Other retail industries adopted the UPC standard thanks to the influence of large general-merchandise retailers such as Walmart and Kmart. These firms started investing heavily in scanning and related technologies in the 1980s, and started requiring their suppliers to provide barcoded packages in 1983 (Kmart) and 1987 (Walmart). Figure 1 also shows a rise in manufacturer UPC adoption in categories like textiles, furniture, apparel, and electronics during that period.
Figure 1 Employment-weighted UPC adoption for selected manufacturing industries
Source: Basker and Simcoe (2017).
Using firm-level data from the US Census Bureau, we find both direct and indirect evidence of network effects.
The direct evidence comes from scanner adoption patterns. We find that food stores were more likely to install scanners when more of their revenues came from selling goods produced by industries that were early UPC adopters.

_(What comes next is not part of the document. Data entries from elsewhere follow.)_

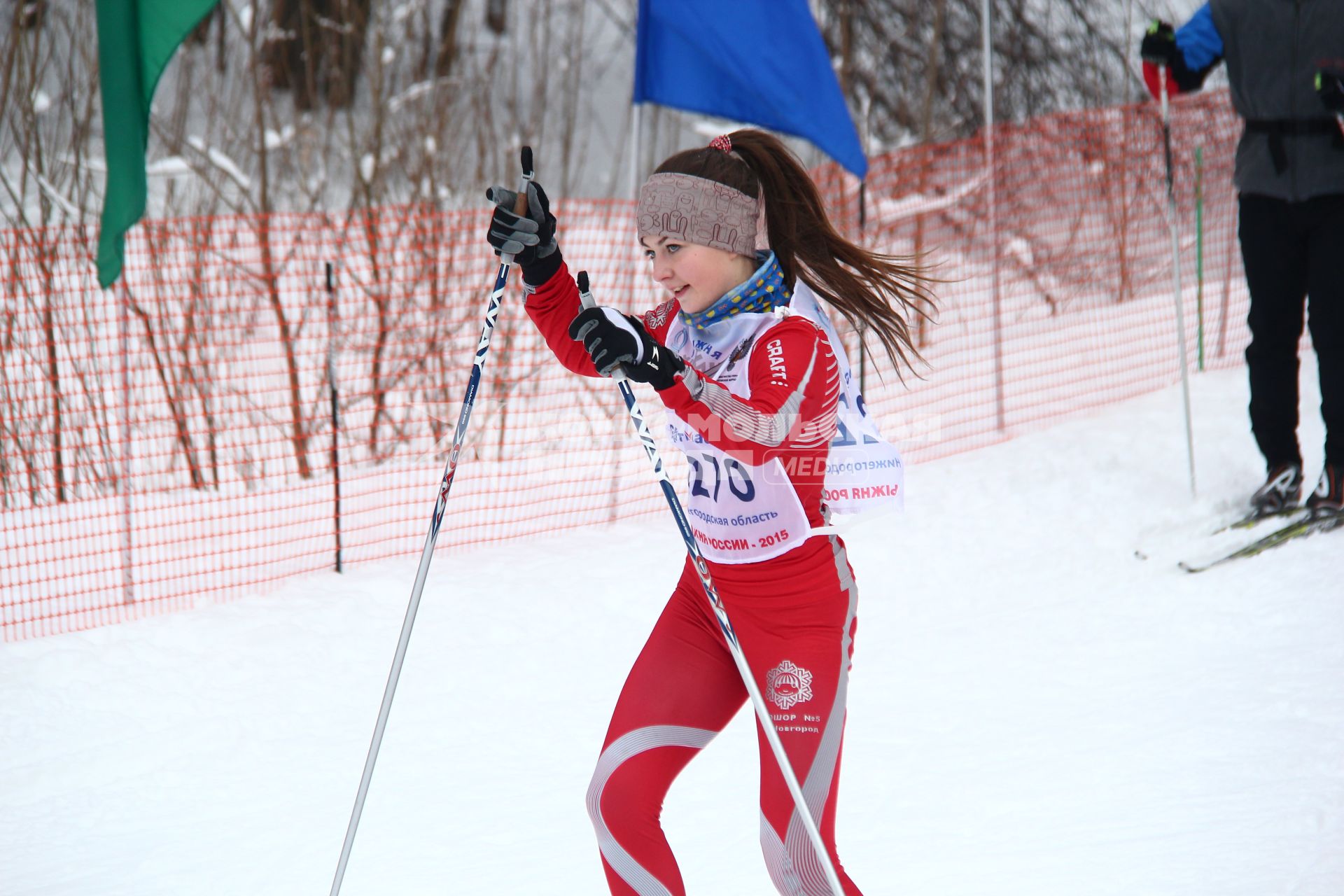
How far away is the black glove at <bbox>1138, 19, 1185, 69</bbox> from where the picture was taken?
527 cm

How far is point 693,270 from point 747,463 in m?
0.37

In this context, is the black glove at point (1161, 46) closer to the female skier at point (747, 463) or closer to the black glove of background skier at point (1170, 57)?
the black glove of background skier at point (1170, 57)

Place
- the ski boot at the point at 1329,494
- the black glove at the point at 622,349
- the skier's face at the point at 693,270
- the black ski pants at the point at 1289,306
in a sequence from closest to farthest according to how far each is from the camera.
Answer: the black glove at the point at 622,349
the skier's face at the point at 693,270
the black ski pants at the point at 1289,306
the ski boot at the point at 1329,494

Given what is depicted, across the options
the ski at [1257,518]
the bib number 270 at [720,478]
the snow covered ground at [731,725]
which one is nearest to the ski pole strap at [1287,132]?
the ski at [1257,518]

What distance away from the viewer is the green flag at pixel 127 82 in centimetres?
483

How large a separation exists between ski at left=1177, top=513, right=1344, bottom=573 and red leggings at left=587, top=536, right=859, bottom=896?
126 inches

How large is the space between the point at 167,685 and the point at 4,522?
80.1 inches

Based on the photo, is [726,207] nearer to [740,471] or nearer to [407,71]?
[740,471]

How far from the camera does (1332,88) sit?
15.5 feet

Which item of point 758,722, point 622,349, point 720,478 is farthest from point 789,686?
point 622,349

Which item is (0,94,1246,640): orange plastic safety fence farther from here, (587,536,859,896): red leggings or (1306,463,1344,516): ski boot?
(587,536,859,896): red leggings

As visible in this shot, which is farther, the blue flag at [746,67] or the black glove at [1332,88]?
the blue flag at [746,67]

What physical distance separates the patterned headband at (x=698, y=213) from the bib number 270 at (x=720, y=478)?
0.40 m

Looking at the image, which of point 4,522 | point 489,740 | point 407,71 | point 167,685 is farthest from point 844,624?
point 407,71
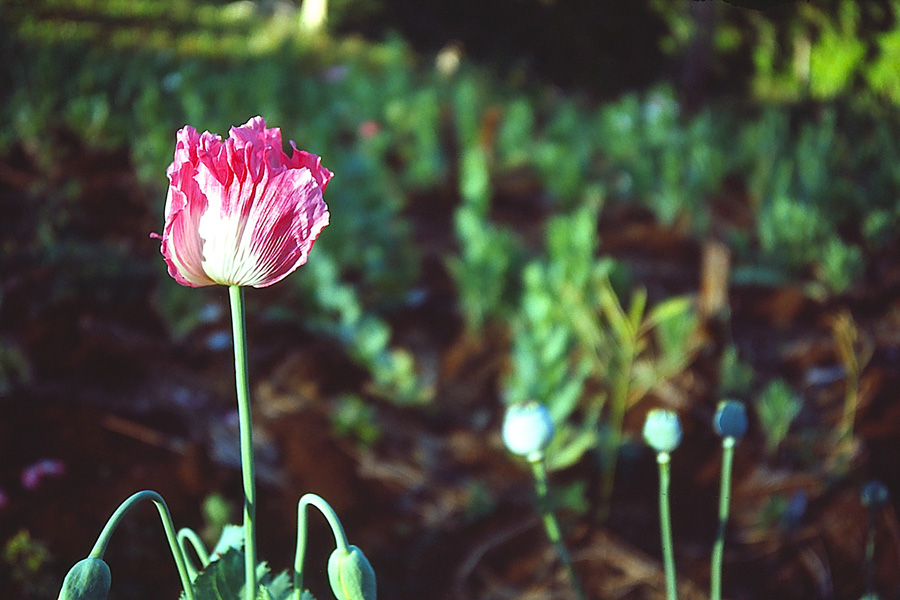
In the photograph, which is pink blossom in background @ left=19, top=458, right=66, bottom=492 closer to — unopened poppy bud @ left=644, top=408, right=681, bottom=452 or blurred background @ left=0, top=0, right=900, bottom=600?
blurred background @ left=0, top=0, right=900, bottom=600

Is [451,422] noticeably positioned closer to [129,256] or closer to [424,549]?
[424,549]

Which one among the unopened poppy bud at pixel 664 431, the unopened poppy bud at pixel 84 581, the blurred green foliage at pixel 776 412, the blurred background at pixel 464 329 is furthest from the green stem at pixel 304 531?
the blurred green foliage at pixel 776 412

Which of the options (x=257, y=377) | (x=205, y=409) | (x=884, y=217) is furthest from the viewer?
(x=884, y=217)

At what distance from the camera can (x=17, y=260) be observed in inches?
57.3

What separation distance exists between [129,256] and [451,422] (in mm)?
768

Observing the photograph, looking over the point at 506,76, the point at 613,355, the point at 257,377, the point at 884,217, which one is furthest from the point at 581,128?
the point at 257,377

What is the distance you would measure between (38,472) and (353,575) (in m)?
0.72

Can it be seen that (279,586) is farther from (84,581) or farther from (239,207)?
(239,207)

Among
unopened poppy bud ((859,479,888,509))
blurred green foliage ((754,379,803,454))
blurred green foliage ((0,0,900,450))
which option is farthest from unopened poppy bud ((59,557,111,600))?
blurred green foliage ((754,379,803,454))

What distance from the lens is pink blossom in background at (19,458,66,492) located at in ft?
3.17

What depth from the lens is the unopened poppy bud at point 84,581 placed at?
43 centimetres

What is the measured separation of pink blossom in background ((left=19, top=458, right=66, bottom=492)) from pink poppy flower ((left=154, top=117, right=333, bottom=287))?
2.26 ft

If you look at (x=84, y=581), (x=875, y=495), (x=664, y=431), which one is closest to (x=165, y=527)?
(x=84, y=581)

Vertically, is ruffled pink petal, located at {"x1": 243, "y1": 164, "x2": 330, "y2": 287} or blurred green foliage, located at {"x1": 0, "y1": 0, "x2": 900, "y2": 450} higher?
blurred green foliage, located at {"x1": 0, "y1": 0, "x2": 900, "y2": 450}
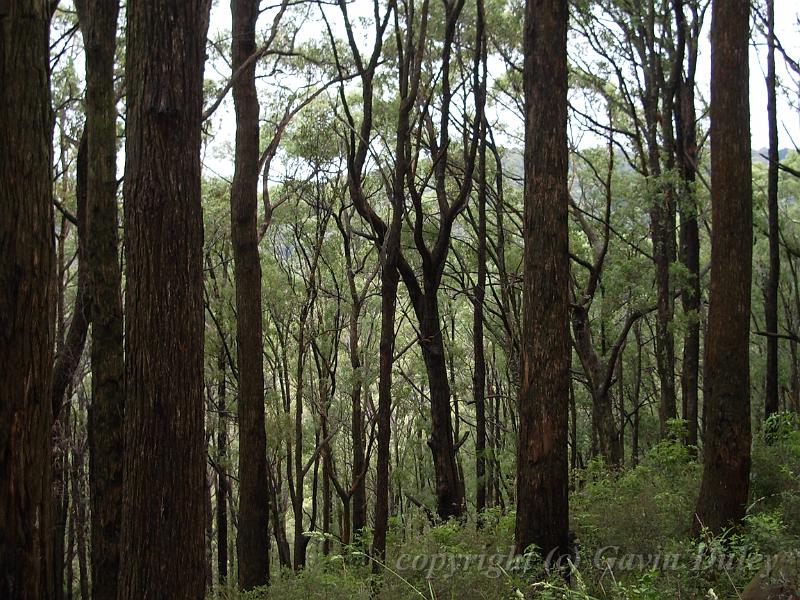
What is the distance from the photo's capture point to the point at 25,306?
3.53 metres

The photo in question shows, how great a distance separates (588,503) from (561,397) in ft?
9.41

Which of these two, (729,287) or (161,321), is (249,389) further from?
(729,287)

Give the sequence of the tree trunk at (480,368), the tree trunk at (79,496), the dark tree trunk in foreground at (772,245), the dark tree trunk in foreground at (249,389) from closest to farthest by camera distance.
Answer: the dark tree trunk in foreground at (249,389)
the dark tree trunk in foreground at (772,245)
the tree trunk at (480,368)
the tree trunk at (79,496)

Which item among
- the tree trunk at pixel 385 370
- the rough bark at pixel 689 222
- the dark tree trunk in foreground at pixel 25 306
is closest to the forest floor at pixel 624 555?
the tree trunk at pixel 385 370

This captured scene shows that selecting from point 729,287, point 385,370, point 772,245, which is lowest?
point 385,370

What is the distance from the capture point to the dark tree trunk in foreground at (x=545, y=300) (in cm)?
657

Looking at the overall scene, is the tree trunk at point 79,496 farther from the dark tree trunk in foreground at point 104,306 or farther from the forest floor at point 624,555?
the dark tree trunk in foreground at point 104,306

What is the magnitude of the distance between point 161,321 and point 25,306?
775mm

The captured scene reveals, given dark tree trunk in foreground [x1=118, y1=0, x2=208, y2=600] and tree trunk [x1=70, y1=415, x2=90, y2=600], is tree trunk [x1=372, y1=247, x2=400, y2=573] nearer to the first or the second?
dark tree trunk in foreground [x1=118, y1=0, x2=208, y2=600]

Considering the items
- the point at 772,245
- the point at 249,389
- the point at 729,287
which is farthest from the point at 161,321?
the point at 772,245

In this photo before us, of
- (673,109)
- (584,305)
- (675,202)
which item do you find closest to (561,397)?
(675,202)

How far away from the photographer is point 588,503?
8.84 metres

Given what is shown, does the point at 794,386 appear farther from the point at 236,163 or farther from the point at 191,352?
the point at 191,352

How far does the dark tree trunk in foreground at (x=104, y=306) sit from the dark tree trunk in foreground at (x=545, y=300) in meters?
3.71
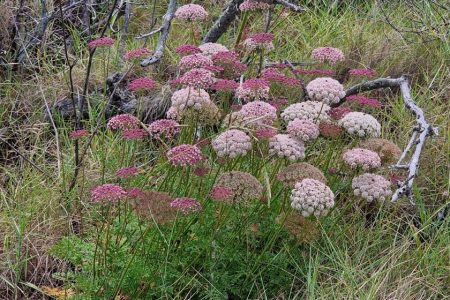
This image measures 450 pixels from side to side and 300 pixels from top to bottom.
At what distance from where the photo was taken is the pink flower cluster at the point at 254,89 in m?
3.03

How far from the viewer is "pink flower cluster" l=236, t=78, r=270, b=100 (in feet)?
9.95

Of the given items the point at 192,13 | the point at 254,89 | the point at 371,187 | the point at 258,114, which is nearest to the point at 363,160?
the point at 371,187

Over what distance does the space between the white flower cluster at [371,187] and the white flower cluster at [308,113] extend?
330mm

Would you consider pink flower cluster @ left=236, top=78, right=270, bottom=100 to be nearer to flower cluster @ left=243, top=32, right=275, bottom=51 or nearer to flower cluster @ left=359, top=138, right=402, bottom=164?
flower cluster @ left=243, top=32, right=275, bottom=51

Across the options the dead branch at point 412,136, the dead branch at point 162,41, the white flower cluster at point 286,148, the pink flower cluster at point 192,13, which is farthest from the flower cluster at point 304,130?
the dead branch at point 162,41

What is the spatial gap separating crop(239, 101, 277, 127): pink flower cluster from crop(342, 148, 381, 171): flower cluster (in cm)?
→ 35

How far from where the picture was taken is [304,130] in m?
2.86

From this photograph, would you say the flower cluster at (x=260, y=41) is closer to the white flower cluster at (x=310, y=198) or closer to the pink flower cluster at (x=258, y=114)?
the pink flower cluster at (x=258, y=114)

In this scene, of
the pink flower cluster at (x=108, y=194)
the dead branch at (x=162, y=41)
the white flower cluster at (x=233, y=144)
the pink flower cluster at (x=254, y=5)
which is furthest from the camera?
the dead branch at (x=162, y=41)

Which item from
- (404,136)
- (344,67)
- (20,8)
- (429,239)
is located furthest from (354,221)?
(20,8)

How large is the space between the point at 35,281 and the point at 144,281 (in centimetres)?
81

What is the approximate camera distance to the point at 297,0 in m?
5.61

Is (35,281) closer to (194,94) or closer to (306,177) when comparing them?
(194,94)

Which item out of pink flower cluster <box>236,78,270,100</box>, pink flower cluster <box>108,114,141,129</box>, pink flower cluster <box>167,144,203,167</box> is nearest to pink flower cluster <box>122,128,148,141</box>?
pink flower cluster <box>108,114,141,129</box>
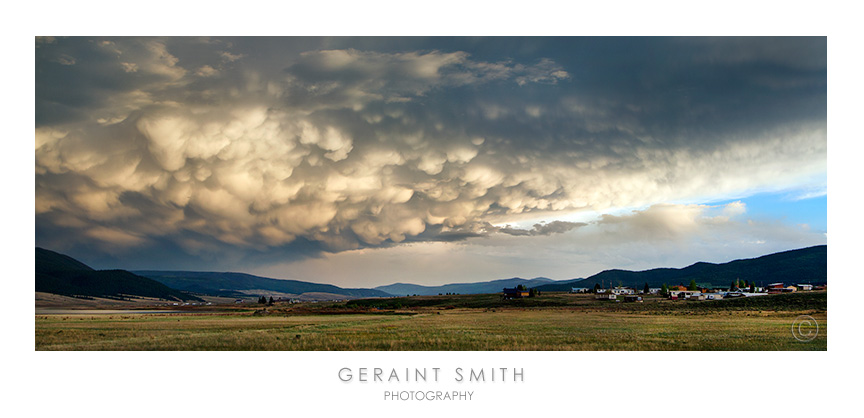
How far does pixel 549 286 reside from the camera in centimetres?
18475

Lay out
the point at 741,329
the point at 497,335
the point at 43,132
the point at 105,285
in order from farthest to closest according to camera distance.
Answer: the point at 105,285
the point at 741,329
the point at 497,335
the point at 43,132

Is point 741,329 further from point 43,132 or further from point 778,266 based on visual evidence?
point 778,266

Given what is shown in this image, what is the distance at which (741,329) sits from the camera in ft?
104

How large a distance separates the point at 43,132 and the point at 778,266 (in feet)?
701

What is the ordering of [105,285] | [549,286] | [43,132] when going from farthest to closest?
[549,286] < [105,285] < [43,132]
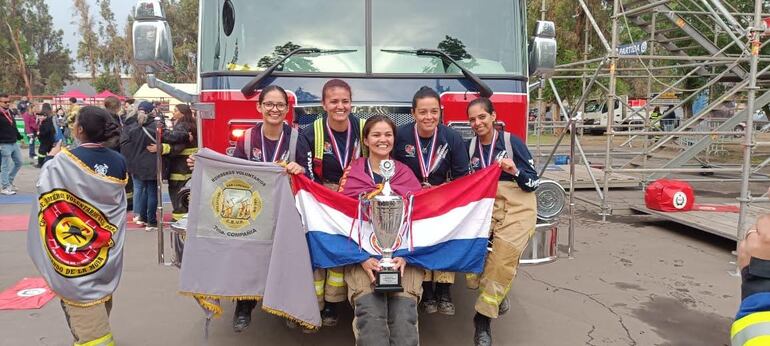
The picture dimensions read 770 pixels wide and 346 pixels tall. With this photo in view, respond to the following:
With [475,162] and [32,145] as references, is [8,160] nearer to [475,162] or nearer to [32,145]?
[32,145]

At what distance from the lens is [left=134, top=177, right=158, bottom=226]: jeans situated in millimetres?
7578

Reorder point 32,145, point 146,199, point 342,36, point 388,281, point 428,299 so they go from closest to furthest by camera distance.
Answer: point 388,281 → point 428,299 → point 342,36 → point 146,199 → point 32,145

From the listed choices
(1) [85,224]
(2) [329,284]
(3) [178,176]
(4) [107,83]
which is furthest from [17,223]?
(4) [107,83]

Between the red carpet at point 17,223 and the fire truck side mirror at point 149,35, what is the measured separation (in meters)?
4.15

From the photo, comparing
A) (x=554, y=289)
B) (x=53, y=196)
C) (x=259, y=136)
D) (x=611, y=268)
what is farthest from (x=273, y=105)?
(x=611, y=268)

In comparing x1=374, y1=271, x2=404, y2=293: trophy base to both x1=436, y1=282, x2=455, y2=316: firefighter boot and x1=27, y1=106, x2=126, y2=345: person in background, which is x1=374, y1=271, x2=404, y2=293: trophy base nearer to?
x1=436, y1=282, x2=455, y2=316: firefighter boot

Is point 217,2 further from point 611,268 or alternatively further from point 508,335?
point 611,268

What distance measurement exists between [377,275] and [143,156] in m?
5.27

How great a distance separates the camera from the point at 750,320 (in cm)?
212

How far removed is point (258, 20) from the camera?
4336mm

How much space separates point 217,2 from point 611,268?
469cm

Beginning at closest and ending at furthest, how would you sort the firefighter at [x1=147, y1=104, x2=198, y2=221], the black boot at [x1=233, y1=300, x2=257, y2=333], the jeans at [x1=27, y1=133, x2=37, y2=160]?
the black boot at [x1=233, y1=300, x2=257, y2=333]
the firefighter at [x1=147, y1=104, x2=198, y2=221]
the jeans at [x1=27, y1=133, x2=37, y2=160]

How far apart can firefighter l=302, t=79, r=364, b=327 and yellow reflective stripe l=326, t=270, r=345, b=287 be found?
0.34 feet

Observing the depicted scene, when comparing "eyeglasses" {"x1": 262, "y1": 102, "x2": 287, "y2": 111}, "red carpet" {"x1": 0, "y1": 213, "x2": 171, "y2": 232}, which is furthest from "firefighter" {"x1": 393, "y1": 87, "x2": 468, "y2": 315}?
"red carpet" {"x1": 0, "y1": 213, "x2": 171, "y2": 232}
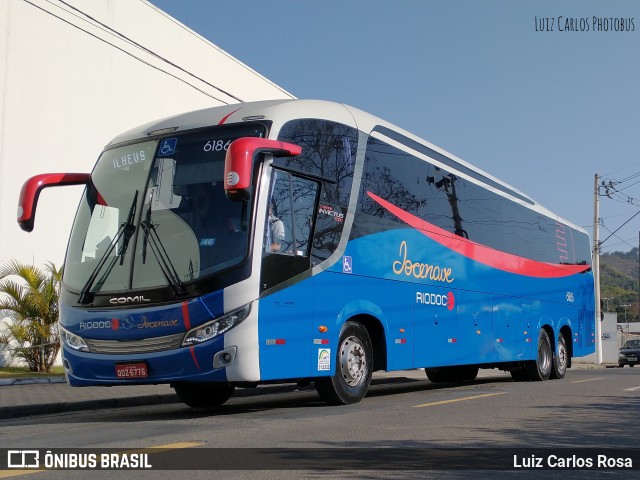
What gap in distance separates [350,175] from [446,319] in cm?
398

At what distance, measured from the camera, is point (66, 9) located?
74.2 ft

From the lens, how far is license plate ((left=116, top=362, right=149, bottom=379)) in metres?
10.2

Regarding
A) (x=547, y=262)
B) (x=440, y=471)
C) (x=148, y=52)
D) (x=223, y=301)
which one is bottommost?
(x=440, y=471)

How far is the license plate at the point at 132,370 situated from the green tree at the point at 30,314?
1023 centimetres

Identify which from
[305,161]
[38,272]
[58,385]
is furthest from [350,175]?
[38,272]

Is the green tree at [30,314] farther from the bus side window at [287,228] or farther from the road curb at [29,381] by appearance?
the bus side window at [287,228]

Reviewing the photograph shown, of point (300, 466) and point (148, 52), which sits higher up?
point (148, 52)

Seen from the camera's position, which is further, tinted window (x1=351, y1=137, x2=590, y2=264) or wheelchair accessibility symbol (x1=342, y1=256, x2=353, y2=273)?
tinted window (x1=351, y1=137, x2=590, y2=264)

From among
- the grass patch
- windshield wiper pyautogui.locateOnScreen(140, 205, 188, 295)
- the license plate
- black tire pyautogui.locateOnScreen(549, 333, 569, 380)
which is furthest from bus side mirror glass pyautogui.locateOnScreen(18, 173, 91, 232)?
black tire pyautogui.locateOnScreen(549, 333, 569, 380)

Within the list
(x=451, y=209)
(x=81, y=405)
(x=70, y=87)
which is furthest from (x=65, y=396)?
(x=70, y=87)

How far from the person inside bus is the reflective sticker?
154cm

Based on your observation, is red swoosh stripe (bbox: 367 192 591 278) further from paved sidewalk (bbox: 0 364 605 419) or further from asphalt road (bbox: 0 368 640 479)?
paved sidewalk (bbox: 0 364 605 419)

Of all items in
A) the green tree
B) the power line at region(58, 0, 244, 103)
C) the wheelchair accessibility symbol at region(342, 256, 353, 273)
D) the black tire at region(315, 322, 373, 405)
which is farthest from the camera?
the power line at region(58, 0, 244, 103)

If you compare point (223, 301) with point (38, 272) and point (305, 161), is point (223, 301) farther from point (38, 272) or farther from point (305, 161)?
point (38, 272)
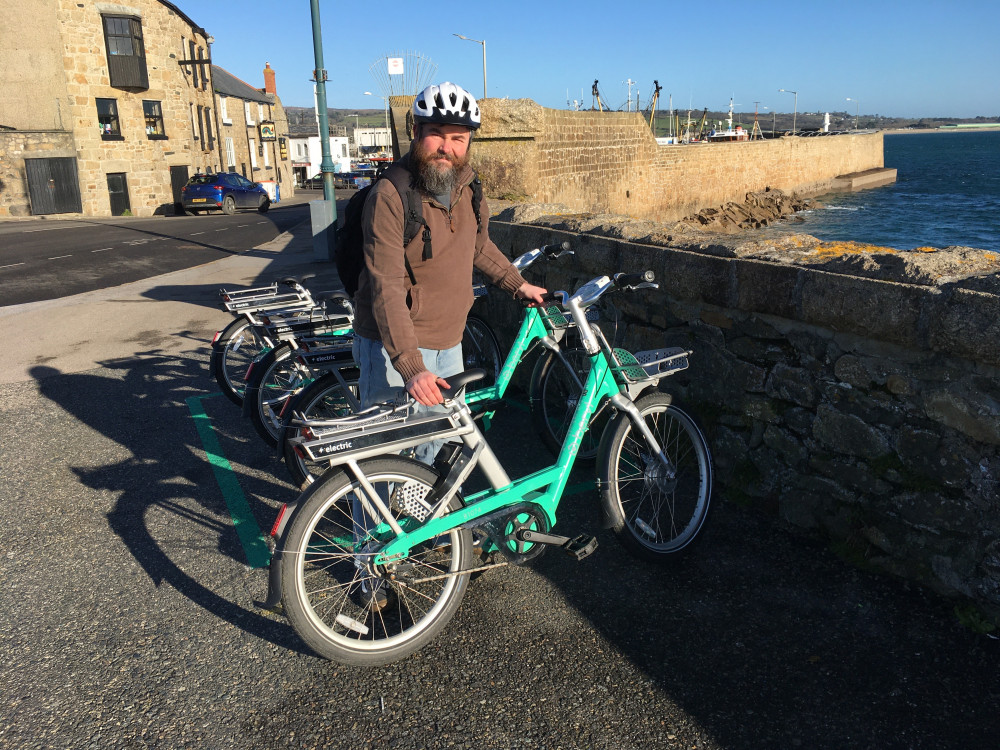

The indirect evidence comes from UPC adoption patterns. We find that an increase in industry-average UPC adoption substantially increases the probability that a firm adopts the UPC, presumably because the share of adopting competitors increases along with the share of downstream retailers that have adopted complementary technologies.
What happened upstream?
We also examine what happened to manufacturers and wholesalers that adopted the UPC code. We focus on two outcomes: firm size, proxied by employment; and product innovation, measured by trademark registrations. Because the decision to adopt the UPC was not random, we use a matched sample difference-in-differences design to study the effects of adoption. Our estimates compare the change in outcomes following UPC adoption to the change over the same period in a sample of non-adopting firms. The non-adopting firms had the same size and pre-adoption growth rates.
We find that employment increased by about 10% in the year immediately after a manufacturer registered for a UPC, after which it stabilised at the new, higher level. The increase in employment following UPC registration was increasing in the share of the firm’s competitors that had also registered. This is consistent with the presence of network effects.
Overall manufacturing employment was relatively stable during our sample period, so this was clearly a partial-equilibrium effect. Given the magnitude and timing of this effect, we think the most plausible interpretation was that, as retailers began requiring their suppliers to use barcodes, manufacturers that adopted the UPC were able to secure new retail orders. They then hired new employees to meet those orders.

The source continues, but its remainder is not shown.